Plot: I'm avoiding spoilers. You could make an argument that the run time did not need to be that long. I certainly thing The Dark Knight had a better overall narrative, but this was the final movie that had to happen. Nolan has been building toward something with this franchise and this is it. There's a lot of tropey-feeling beats, sure. I never found them a drag on the movie though. It is dense. It is layered. It is wonderful.
Direction: If there is a better [proven] director out there than Christopher Nolan, then I don't know of him. No director handles a $100 million budget as masterfully as he does. Rarely can someone make something that functions as both a film and a movie, as well as he does time and time again. I know there's some haters out there, but I honestly don't understand why. The man makes movies that are artsy and layered and makes them into blockbusters with broad appeal. That is a rare skill.
Elephant in the Room: What about the shooting? Much like the Batman story itself, this series has been oddly attached to tragedy.
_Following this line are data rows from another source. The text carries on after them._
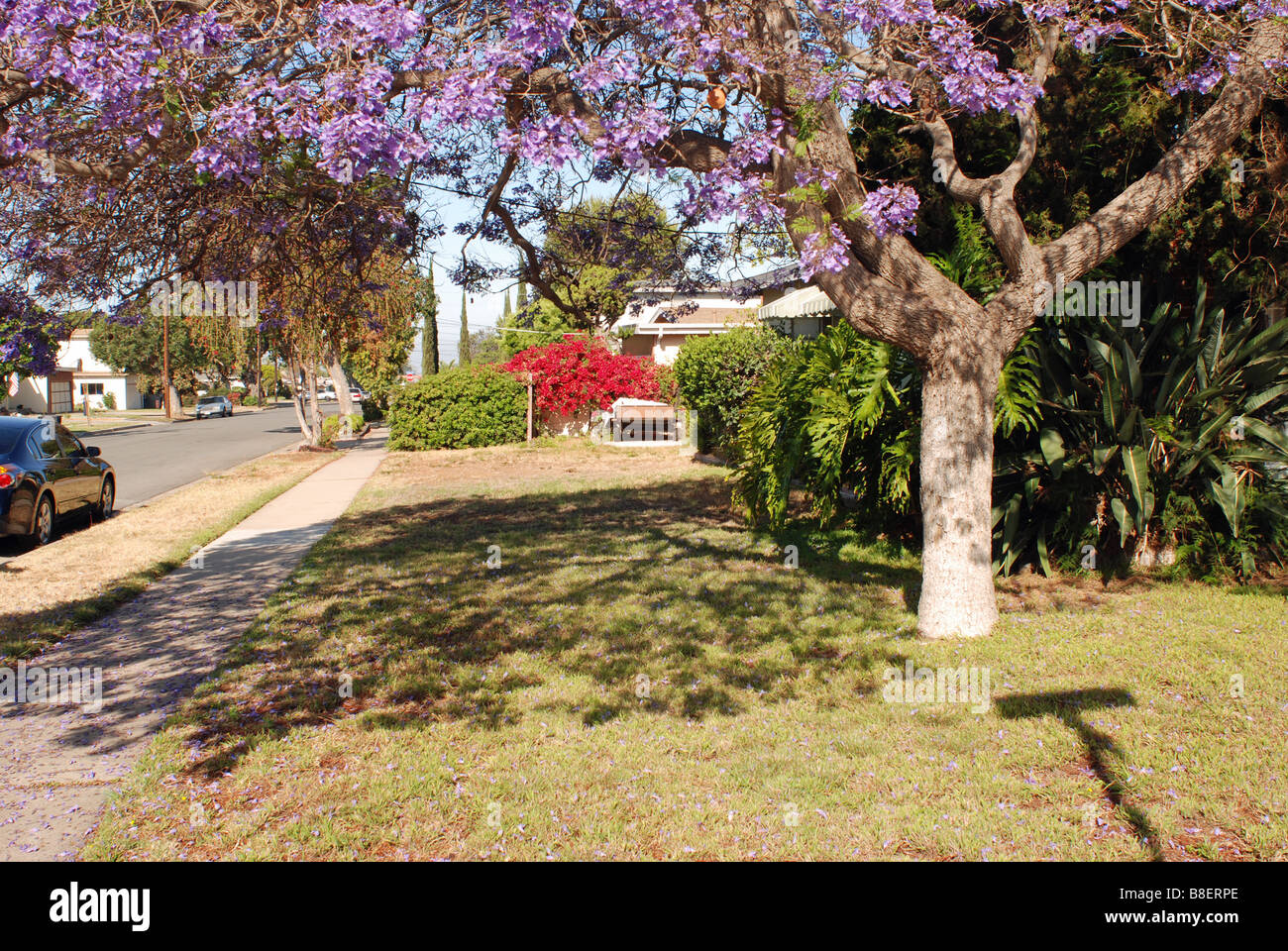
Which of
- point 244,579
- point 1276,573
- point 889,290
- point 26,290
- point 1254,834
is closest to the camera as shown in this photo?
point 1254,834

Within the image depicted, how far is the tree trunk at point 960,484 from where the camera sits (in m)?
5.85

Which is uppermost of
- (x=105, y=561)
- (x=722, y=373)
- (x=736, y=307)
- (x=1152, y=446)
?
(x=736, y=307)

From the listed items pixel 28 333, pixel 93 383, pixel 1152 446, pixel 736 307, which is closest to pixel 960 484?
pixel 1152 446

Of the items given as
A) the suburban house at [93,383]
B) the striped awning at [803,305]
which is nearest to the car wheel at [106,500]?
the striped awning at [803,305]

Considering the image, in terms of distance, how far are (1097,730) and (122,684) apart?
581cm

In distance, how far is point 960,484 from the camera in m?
5.90

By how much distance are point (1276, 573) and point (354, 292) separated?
25.8ft

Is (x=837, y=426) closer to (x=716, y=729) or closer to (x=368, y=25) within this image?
(x=716, y=729)

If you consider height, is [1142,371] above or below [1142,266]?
below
First, The Dark Knight is forever tied to Heath Leger's iconic (a word overused, but honestly feeling like an understatement in this case) performance and death before it's release. Now, The Dark Knight Rises will always be tied to this madman who stole the show, and I don't mean Bane. It's certainly made its initial record-breaking potential moot. In the long term, I don't it will hurt it because the news rarely has the shelf life of a great movie. It's such a shame that no one will be talking about the success of the movie, but instead they will be reporting the tragedy that it is unfortunately linked to.
Also, if anyone tries to pull the "don't you think the content of movies like these are in some way responsible" angle, I am done with you. That is an asinine thing to say. Crazy people are crazy. If it wasn't this that gave him the idea, it would be something else. You can blame our culture in general, but don't single out this movie due to one tragic example.
To Sum Things Up:
I came in highly biased, but this is the best movie of the year so far. I'm not a huge Batman fan in general, and Christopher Nolan is one of those director's whose movies I liked first and then I realized he directed all of them. So, something had to convince me that these are great, and I think it's a "the cream always rises to the top" situation. This movie is so fucking good. Where The Avengers was an almost perfect popcorn featured, The Dark Knight Rises aspires to be much more and succeeds. It is rare that the word 'epic' feels appropriate. Before Nolan's Batman trilogy, the last great example was Lord of the Rings. This movie caps an extraordinary accomplishment and it is deserving of all the praise it receives. The only real knocks on it I can find is that it's a little long, parts feel sort of familiar (although a lot of this is intentional), and I still like The Dark Knight better. Then again, I think for The Dark Knight to feel complete, it needs to have this third movie to wrap it up.